**To be done**
Copy out the material below word for word, but leave out the pictures.

Raw records:
BEGIN

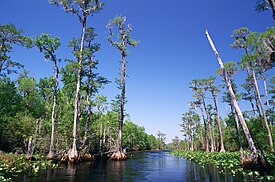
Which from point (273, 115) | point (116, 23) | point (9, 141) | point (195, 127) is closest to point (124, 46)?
point (116, 23)

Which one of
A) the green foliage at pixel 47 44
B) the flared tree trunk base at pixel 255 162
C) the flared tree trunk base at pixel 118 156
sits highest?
the green foliage at pixel 47 44

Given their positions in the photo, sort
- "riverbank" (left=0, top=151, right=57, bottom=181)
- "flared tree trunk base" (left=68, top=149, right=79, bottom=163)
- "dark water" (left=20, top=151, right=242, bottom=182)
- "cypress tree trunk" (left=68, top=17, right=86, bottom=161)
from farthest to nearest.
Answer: "cypress tree trunk" (left=68, top=17, right=86, bottom=161) → "flared tree trunk base" (left=68, top=149, right=79, bottom=163) → "dark water" (left=20, top=151, right=242, bottom=182) → "riverbank" (left=0, top=151, right=57, bottom=181)

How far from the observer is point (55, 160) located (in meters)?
19.5

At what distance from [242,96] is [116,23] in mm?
23582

END

**Answer for the task**
Which from point (273, 115) | point (116, 23) | point (9, 141) | point (195, 127) is closest to point (124, 46)?
point (116, 23)

Which one of
A) the green foliage at pixel 47 44
B) the flared tree trunk base at pixel 255 162
C) the flared tree trunk base at pixel 118 156
sits highest?
the green foliage at pixel 47 44

Given their positions in the photo, sort
- "riverbank" (left=0, top=151, right=57, bottom=181)
- "flared tree trunk base" (left=68, top=149, right=79, bottom=163)
- "dark water" (left=20, top=151, right=242, bottom=182)
- "cypress tree trunk" (left=68, top=17, right=86, bottom=161)
from farthest to nearest.
Answer: "cypress tree trunk" (left=68, top=17, right=86, bottom=161) → "flared tree trunk base" (left=68, top=149, right=79, bottom=163) → "dark water" (left=20, top=151, right=242, bottom=182) → "riverbank" (left=0, top=151, right=57, bottom=181)

How far from the observer is point (55, 160) located (in meters)?
19.5

At what distance from [242,96] is [116,23] in mm?
23582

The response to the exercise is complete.